I have never shown dogs but I think poos stay in a puppy cut to just over a year and then they get the continental, maybe thats a good guide to when.
have fun


----------



## wolfcub81 (Feb 5, 2010)

When is the right time to get rid of all the puppy fluff and clip them off into a style? For a pet, it can be whenever you want it to be. My girl grows hair like crazy, so she had her first haircut at 12 weeks. I took length off the body but not the legs. By 6 months or so, I had her in a miami, then a german, then a modern, repeat cycle, lol. 


What makes a good coat? What does it feel like? I met a black toy with a very nice, soft coat. I want to be able to clip my dog into cool cuts, but I'd like a soft coat. Do I have to compromise with one or the other?
A harsher coat will yield beter results for grooming. It will have more body to it and be easier to scissor. My girl has very little harsh coat, mostly it is as soft as puppy hair (she is 2). I use a texturizing shampoo and plenty of sprays on the days that I am doing scissor work on her. In between on just bath days, I use Ice on Ice spray, which makes her really soft and only use product on her topknot to get it to stand up (for a day or two anyway, lol.)


----------



## fjm (Jun 4, 2010)

Pups have a very soft coat - it is therefore difficult to shape it into the more styled trims, and most people go for a puppy clip or a version of the Lamb clip for pups. There is a very persistent canard that poodle pups should not be clipped at all until the adult coat comes through - I'm not sure where it came from - perhaps not clipping a show puppy's coat down? - but it crops up all over. The excellent advice from the professional groomers on here is to ignore it, and trim your pup whenever and however you wish! Toy poodles do tend to have soft coats, but it usually gets harsher and easier to shape as they get older.

It is a good idea to plan several short, happy visits to the groomer early on - perhaps just for a meet and treat the first time, then a bath and brush, FFT (face, feet, tail), building up to a full clip.


----------



## Liafast (Apr 9, 2011)

Here is Dante before and after his adult clip at a year old.


----------



## Fluffyspoos (Aug 11, 2009)

Whenever you want and into whatever you want. But I recommend taking your puppy in every two to three weeks for a face/feet/tail/bath/brush to get used to the process.


----------



## mom24doggies (Mar 28, 2011)

You can have your puppy clipped at any point, it doesn't matter. I would recommend taking her to the groomers every 2-3 wks for a while though, even if it's just for a face, feet, and tail trim or a bath. Also, plenty of brushing and handling at home. That way, she won't "forget" how to behave in between groomings.  

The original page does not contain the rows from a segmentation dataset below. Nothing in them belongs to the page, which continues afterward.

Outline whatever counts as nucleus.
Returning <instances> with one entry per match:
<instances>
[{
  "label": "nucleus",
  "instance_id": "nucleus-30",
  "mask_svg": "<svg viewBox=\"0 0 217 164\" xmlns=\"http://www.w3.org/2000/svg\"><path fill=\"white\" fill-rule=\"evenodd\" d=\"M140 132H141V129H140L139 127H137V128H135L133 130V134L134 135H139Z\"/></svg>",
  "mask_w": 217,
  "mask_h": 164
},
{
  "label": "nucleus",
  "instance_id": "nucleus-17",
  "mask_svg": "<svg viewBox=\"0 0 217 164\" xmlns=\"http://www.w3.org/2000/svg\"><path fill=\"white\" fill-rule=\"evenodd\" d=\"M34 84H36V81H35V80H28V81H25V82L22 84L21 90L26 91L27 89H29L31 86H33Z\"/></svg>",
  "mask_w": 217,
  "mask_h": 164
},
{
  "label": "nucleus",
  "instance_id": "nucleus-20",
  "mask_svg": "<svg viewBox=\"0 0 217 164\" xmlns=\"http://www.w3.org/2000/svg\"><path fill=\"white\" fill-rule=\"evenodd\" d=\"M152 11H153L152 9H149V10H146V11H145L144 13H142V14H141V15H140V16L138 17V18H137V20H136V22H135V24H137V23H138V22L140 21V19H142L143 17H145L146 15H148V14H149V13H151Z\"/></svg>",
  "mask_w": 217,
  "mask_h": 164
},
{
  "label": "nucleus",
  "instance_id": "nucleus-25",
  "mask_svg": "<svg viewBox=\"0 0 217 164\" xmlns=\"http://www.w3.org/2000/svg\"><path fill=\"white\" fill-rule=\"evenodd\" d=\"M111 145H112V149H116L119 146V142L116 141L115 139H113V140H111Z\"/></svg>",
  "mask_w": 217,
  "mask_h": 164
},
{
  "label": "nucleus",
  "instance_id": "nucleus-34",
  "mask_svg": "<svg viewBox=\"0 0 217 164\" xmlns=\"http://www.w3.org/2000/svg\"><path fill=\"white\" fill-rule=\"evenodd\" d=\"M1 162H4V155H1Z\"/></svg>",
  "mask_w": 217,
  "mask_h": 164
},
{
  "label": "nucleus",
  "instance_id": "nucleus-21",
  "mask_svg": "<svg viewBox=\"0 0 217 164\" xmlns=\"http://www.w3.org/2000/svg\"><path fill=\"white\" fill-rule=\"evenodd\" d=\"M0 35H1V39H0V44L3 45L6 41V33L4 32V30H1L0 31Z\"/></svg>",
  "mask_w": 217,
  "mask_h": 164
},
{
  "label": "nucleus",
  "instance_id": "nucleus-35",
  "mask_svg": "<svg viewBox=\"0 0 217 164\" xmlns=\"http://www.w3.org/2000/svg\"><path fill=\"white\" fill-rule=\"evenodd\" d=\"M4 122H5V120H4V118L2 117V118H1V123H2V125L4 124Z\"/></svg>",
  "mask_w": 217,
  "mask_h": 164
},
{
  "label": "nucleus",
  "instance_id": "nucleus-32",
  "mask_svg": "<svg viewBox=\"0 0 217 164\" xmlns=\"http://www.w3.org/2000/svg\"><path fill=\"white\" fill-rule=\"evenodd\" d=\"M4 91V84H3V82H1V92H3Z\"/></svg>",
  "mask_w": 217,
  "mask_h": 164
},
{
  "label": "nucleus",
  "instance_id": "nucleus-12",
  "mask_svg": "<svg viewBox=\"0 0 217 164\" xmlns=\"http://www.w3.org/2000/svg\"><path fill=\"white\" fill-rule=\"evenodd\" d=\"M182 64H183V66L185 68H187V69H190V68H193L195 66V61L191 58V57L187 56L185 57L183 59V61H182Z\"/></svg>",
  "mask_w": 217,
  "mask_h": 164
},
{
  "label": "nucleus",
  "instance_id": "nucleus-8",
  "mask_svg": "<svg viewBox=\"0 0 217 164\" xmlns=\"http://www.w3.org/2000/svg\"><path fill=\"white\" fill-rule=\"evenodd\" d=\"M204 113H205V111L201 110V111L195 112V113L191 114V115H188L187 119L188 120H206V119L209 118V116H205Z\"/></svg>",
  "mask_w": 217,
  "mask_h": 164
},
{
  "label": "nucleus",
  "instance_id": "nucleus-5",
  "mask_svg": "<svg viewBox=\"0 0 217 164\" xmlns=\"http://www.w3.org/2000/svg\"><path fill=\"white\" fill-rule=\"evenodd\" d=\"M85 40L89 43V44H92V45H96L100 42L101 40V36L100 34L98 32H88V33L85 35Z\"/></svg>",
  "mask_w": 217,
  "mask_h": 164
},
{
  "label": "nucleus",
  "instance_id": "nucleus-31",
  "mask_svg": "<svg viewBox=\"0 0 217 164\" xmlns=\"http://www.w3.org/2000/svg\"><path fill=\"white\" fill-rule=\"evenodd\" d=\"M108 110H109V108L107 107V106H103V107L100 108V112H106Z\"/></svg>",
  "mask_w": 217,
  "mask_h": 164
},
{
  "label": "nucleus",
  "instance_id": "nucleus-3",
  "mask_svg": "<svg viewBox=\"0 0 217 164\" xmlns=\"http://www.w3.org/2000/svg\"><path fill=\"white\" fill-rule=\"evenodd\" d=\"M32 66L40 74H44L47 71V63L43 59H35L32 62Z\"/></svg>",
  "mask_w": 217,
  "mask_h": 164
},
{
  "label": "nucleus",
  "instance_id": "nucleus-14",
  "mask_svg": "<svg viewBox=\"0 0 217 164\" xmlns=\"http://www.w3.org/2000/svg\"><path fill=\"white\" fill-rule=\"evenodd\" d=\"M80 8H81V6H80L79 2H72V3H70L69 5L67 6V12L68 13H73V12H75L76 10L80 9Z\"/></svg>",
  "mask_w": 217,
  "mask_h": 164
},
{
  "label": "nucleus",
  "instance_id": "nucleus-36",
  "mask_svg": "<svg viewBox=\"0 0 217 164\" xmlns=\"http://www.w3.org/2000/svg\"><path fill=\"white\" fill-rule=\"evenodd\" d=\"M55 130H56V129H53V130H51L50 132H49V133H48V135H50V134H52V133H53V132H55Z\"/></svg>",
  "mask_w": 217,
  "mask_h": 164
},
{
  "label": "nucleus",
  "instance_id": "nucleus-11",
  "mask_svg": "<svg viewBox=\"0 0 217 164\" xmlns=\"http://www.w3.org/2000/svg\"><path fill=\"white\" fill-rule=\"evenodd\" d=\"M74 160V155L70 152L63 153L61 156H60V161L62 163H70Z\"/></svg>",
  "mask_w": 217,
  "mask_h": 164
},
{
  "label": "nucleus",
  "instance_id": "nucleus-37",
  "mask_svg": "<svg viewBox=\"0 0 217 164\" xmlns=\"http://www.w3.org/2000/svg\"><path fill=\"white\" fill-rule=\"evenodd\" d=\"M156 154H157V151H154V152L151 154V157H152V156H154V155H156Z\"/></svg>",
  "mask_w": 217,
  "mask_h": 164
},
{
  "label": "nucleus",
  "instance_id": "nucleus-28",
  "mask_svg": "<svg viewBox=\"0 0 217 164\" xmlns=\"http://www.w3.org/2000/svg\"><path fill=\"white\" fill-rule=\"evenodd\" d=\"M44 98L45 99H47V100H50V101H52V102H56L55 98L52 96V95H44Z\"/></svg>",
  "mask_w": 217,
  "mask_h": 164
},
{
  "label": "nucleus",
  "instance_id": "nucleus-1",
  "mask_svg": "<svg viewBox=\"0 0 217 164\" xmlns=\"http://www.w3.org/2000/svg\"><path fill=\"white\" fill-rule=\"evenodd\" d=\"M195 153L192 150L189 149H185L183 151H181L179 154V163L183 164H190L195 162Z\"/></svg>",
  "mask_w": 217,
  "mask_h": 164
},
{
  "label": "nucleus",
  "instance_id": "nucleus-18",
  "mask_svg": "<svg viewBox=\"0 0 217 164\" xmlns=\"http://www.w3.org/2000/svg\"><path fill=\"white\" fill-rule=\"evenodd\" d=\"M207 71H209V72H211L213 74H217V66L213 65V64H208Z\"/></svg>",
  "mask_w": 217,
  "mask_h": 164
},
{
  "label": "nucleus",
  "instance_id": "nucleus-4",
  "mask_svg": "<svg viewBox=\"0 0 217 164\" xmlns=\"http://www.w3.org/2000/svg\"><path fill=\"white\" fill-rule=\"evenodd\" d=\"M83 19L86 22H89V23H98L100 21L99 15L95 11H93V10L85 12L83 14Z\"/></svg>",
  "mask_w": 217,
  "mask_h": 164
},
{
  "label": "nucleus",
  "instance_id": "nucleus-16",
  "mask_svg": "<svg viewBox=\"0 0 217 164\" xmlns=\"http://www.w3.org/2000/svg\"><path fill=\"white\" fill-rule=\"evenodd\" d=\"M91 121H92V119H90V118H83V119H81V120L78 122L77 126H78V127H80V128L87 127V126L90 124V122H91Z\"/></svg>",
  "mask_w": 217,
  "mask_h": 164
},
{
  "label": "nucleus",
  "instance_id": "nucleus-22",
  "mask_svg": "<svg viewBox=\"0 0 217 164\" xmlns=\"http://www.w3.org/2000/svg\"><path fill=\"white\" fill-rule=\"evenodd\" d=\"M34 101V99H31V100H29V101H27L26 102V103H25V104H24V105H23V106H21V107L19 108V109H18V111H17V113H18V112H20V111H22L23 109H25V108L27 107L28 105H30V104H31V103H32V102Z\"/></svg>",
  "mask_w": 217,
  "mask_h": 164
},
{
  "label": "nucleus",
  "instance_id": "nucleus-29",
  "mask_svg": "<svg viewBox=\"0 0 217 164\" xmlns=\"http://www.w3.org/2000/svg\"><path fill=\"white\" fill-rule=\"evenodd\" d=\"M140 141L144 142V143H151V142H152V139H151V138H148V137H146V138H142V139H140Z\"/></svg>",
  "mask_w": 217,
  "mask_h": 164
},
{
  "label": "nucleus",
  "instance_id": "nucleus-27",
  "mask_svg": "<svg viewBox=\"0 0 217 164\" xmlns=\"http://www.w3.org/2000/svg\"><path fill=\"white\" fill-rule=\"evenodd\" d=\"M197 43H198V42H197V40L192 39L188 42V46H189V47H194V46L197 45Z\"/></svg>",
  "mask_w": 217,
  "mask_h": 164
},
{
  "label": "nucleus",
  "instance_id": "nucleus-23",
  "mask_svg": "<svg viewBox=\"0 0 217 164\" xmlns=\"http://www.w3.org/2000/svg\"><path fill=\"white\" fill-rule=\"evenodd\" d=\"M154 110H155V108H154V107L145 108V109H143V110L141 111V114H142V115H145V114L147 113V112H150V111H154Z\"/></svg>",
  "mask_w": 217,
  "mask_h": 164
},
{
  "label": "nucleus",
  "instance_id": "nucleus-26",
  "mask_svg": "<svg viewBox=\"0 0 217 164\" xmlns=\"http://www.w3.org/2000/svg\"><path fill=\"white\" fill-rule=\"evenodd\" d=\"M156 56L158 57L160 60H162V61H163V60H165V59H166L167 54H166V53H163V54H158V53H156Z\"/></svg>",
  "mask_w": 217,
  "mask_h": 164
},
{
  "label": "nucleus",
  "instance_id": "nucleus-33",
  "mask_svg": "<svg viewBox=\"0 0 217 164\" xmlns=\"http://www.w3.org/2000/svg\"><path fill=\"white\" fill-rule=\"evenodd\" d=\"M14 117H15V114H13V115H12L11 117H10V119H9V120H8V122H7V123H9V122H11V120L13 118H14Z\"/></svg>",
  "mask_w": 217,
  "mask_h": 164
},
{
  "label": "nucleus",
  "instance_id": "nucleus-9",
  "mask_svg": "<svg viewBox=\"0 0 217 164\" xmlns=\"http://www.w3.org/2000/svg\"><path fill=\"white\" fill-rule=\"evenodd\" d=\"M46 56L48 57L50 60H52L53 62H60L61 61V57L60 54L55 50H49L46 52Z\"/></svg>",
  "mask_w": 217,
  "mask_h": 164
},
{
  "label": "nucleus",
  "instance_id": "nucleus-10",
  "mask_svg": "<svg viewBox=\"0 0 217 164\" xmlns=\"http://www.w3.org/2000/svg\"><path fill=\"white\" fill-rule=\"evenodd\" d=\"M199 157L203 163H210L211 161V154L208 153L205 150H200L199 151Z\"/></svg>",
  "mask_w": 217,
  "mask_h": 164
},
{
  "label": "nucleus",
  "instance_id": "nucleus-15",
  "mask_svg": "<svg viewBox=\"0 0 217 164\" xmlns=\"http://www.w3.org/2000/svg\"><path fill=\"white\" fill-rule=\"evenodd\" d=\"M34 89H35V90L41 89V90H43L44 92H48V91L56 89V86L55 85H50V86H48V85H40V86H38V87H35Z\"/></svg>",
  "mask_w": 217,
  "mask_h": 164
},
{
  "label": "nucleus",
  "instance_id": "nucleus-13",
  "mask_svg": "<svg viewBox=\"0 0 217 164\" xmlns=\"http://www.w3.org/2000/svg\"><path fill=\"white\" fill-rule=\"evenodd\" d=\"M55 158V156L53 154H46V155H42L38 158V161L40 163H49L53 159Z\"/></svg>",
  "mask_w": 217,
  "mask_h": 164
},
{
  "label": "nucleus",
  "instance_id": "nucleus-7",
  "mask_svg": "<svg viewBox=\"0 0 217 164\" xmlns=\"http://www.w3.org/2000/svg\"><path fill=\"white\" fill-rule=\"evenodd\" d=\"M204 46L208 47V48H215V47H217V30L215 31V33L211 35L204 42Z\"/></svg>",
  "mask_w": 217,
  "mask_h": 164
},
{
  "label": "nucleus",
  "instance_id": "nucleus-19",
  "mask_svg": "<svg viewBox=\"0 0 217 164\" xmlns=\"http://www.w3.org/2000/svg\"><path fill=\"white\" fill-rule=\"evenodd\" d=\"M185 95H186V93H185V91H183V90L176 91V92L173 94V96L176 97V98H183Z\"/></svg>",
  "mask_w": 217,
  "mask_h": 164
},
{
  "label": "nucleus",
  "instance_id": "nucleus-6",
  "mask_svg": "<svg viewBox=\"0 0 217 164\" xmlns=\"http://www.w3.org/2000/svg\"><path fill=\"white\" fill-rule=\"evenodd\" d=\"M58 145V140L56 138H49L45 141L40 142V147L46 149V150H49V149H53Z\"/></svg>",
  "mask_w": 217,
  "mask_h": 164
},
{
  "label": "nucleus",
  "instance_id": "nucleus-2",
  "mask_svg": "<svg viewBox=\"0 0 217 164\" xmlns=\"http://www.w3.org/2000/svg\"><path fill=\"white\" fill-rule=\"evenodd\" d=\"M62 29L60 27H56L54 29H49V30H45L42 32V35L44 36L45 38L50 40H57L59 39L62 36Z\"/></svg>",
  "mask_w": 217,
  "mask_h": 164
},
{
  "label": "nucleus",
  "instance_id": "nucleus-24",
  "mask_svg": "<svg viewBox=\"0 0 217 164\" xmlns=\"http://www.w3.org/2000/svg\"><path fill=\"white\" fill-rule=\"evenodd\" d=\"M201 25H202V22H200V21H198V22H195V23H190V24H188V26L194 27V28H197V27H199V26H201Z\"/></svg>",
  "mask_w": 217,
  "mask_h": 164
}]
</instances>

As far as coat textures: a puppy's coat is typically fairly soft with less texture than an adult dog's coat. Trev's coat was soft, but at the same time I knew he was going to have a gorgeous adult coat because a) his coat would actually stand up and had a certain "feel" to it; it's difficult to describe in writing. I actually have to put my hands on the puppy to tell you if she's going to have a nice coat. And b) he had curls. A lot of poodle puppies I see\hear about have straightish hair..not Trev. His was so curly that literally 15 mins after a blow-dry he was curly again. He still has very curly hair, and his blow-drys don't last more than a day or two. And if he gets damp at all...oh boy.  
I wouldn't describe poodle hair as being "harsh" though....so many people that meet Trev exclaim over how soft he is...so while poodles don't have soft, silky hair like say a yorkie or maltese, they're still plenty soft and "pettable".  I don't think you are going to have to compromise too much in either direction. (I will say that I've met some standards with a lot of wire in their coats, but very few minis and no toys have ever had that really course texture. ) 

I don't have pics of Trev's first clipping, but I do have pics of him as a puppy, in between, and adult. Even in the pics you can see the difference in the coat.  I'll post them as soon as I get to my computer w\ the pics. 

ETA: If you are going with a breeder that shows, you probably will not have to worry too much about the puppy having a nice coat...most show breeders strive for it automatically.


----------